Despite advanced training and conscientious attention to detail, anesthesiologists aren’t immune from errors on occasion. What they do after an error is the subject of Sunday’s point-counterpoint session “Peer Review: Blame Game or Quality Improvement?”
Physician peer review is a concept originally designed to protect the public from incompetent and unethical physicians. The Joint Commission on Accreditation of Healthcare Organizations initiated peer reviews in 1952.
“While the intent of peer review is good – to improve the quality of patient care – the current peer review system employed in many hospitals is flawed and prone to misuse,” said Monica W. Harbell, M.D., Assistant Professor, Department of Anesthesiology and Perioperative Medicine at the Mayo Clinic in Arizona.
Dr. Harbell and two colleagues who are equally passionate about patient safety look forward to discussing the pros and cons. They will trace the evolution of the traditional peer review system and discuss new theories that are beginning to take its place.
Hospitals perform peer reviews to remain accredited. Over the years, less-than-ethical hospital administrators and physicians have used peer reviews to settle scores, reduce costs and stifle competition.
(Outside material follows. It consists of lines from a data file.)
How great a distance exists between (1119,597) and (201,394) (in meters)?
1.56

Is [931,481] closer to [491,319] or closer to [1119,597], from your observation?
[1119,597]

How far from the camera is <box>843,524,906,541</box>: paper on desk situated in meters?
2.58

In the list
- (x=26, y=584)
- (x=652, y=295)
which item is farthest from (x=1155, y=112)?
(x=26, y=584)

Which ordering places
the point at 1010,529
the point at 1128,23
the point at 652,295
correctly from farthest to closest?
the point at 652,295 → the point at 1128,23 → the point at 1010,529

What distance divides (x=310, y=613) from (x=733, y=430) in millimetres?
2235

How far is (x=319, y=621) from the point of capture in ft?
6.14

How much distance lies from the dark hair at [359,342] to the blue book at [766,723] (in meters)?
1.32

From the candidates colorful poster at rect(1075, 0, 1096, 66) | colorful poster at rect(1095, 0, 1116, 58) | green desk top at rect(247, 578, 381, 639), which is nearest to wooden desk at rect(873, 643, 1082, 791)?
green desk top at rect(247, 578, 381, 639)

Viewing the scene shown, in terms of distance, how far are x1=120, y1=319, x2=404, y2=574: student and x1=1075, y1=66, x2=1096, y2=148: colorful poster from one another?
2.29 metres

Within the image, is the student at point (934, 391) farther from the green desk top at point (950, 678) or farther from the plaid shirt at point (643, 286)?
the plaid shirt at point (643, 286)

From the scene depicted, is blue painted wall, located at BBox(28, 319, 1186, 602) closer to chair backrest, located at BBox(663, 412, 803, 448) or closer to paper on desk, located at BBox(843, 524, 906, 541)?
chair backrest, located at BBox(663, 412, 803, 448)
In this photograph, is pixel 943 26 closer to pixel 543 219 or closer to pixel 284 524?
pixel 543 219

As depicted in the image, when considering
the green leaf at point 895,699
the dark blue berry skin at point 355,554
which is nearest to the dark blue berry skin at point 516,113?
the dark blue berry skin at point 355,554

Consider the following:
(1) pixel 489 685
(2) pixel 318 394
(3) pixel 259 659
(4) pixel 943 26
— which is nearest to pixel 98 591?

The victims of these sham peer reviews have lost their hospital privileges, positions, income and reputations.
To make matters worse, in 1986, Congress passed the Health Care Quality Improvement Act. It grants hospitals and physicians immunity from litigation when they admonish physicians during peer reviews. This law has made it increasingly difficult for falsely accused providers to defend themselves.
Some believe the runaway peer review system has also had an effect on patient safety. Physicians who work in punitive environments are less likely to report their own errors.
Peer Review: Blame Game or Quality Improvement?
2:45-3:45 p.m.
Sunday
W304CD
“This culture perpetuates fear and distrust. People blame each other to avoid being disciplined or demeaned. Consequently, improvement in patient safety and quality care is diminished,” said Luis E. Tollinche, M.D., FASA, Chair of Anesthesia Quality Assurance/Quality Improvement at Memorial Sloan Kettering Cancer Center.
Today, many health care organizations are exploring new quality assurance models. Rather than blaming and shaming an individual, the goal is to evaluate the system or process that led to the error.
“Even the term ‘peer review’ is punitive,” said Emily Methangkool, M.D., Assistant Clinical Professor of Anesthesiology and Co-Chair of Quality Assurance/Quality Improvement at UCLA Medical Center. “It implies the individual is to blame for the event. I would argue for calling it a ‘case review’ instead.”
Dr. Methangkool describes the case review process at UCLA, “Each physician is asked to submit a computerized, anonymous form after every case. When cases are reviewed, individuals remain anonymous, and the discussion is focused on how systems and processes can be improved.”
In this new “just culture” or “learning culture,” staff can admit mistakes, offer alternative viewpoints and challenge existing practice without fear of punishment or ridicule. Even more important, mistakes turn into teachable moments.
“Institutions that learn from events and analyze them from a system/process standpoint have fewer adverse events,” Dr. Tollinche said.
According to recent studies, an estimated 400,000 patient deaths per year result from preventable harm. While physicians, including anesthesiologists, should not be punished for being human, perhaps it’s time to ask if peer review is helping or hindering safety culture.